TikTok creator “Pinkydoll” gained significant attention on Twitter when clips of her peculiar catchphrases and exaggerated movements perplexed viewers. These clips unveiled the strange universe of TikTok “NPC” livestreams.
However, Pinkydoll (@pinkydollreal) was not alone in this venture. Curious Twitter users soon discovered that other TikTok streamers were also engaging in this unusual trend. Some reacted with horror, questioning whether this mindless form of entertainment was a glimpse into the future, reminiscent of Fahrenheit 451.
One Twitter user summarized their experience, saying, “Every time I stumble upon a TikTok live, it feels like I’m witnessing the end of the world.” Another user commented, “This is something you’d expect to see on a screen in the background of a Verhoeven movie, showcasing the absurdity of the future.”
What is TikTok’s NPC trend?
The acronym “NPC” stands for “non-player character” in video games. Think of the talkative pedestrians in Grand Theft Auto or the glitchy shopkeepers and guards in Skyrim. These computer-controlled characters bring the game worlds to life, creating bustling cityscapes and medieval marketplaces. However, due to their repetitive animations and limited dialogue, they often unintentionally elicit hilarity.
For years, gamers on YouTube have been creating comedy videos by mimicking the jerky movements of video game characters. This trend has now found its way into TikTok livestreams, allowing content creators to monetize this meme.
With TikTok live, viewers have the option to donate money to streamers, and their donations appear on the screen as virtual “gifts” – similar to an ice cream cone. NPC streamers react to each gift with a predetermined phrase or movement. Pinkydoll, for instance, responds to the ice cream emoji with her catchphrase, “Ice cream so good!”
Ice Cream So Good
The NPC clips quickly sparked a meme, with Twitter users sharing clips and images of notable figures such as Noam Chomsky, Slavoj Žižek, and Jordan Peterson as NPC streamers.
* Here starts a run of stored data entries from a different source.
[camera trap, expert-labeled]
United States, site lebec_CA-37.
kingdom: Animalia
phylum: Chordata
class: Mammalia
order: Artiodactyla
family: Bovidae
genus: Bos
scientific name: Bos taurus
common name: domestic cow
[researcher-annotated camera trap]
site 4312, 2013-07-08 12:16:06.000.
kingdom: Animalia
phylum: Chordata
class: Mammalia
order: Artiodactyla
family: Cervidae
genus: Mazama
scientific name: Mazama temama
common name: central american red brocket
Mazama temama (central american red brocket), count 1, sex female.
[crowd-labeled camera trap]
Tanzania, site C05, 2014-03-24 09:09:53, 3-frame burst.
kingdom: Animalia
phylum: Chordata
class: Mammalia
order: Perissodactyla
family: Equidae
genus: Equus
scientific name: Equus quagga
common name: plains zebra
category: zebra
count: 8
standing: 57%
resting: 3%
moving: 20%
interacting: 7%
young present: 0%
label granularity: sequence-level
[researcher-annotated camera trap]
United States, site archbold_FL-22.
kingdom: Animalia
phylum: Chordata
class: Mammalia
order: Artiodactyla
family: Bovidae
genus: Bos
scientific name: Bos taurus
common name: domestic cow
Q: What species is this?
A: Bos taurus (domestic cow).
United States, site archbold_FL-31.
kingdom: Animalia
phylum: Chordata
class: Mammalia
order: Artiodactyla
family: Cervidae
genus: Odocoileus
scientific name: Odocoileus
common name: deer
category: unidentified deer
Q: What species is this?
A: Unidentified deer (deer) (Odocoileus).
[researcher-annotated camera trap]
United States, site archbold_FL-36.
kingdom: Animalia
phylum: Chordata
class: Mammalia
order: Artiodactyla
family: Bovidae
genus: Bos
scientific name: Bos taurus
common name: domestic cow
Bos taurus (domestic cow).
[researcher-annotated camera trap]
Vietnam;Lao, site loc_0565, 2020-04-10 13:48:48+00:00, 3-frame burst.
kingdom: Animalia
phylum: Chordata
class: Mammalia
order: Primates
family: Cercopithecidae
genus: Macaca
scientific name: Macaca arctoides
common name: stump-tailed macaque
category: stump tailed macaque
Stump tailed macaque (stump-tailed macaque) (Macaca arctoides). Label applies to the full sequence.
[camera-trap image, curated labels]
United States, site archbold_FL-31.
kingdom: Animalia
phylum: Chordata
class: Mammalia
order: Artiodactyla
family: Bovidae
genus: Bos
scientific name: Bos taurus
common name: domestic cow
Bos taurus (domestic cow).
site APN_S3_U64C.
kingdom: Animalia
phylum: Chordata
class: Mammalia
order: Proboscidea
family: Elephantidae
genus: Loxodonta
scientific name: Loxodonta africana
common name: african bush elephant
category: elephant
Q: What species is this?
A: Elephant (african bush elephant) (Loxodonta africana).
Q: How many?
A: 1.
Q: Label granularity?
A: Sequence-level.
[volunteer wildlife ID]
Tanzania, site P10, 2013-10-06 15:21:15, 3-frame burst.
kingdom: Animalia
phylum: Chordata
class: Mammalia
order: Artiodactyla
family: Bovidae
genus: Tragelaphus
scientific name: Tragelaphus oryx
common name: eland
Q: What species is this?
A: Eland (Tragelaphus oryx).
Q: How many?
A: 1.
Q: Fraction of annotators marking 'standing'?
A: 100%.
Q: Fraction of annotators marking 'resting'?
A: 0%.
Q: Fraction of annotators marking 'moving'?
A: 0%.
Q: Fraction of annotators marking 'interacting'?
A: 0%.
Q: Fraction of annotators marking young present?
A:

One viral clip showed a TikTok creator livestreaming as his confused and concerned parents intervened. This clip received 32 million views on Twitter, encapsulating the trend’s peculiarity from an outsider’s perspective.
The opportunity to monetize NPC streaming prompted others to join the trend, including YouTuber and Twitch streamer Kai Cenat. One Twitter user even showcased their TikTok timeline, completely dominated by NPC streamers.
Reactions to the NPC clips varied greatly. Some found them strangely calming or even sexually suggestive, while others considered the trend to be a dystopian reflection of society. Some even praised the streamers for finding their place in the absurd landscape of the modern economy, believing that the job held more dignity than customer service.
Many noticed Pinkydoll’s genuine talent in seamlessly transitioning from one NPC response to another, spending hours honing her skills effortlessly.
Pinkydoll herself seemed to agree, addressing her critics in a video and highlighting that they were wasting their time sending her angry messages while she was earning a living on TikTok.
The surge of outrage, admiration, and bemusement has significantly increased Pinkydoll’s visibility. Currently, her TikTok account boasts over 590,000 followers. In an interview with the NYTimes, Pinkydoll admitted that she is still unsure of what an NPC is, but she can make up to $3000 per stream.
It appears that some people are more than willing to pay for the privilege of watching a real human utter “ice cream so good” on command.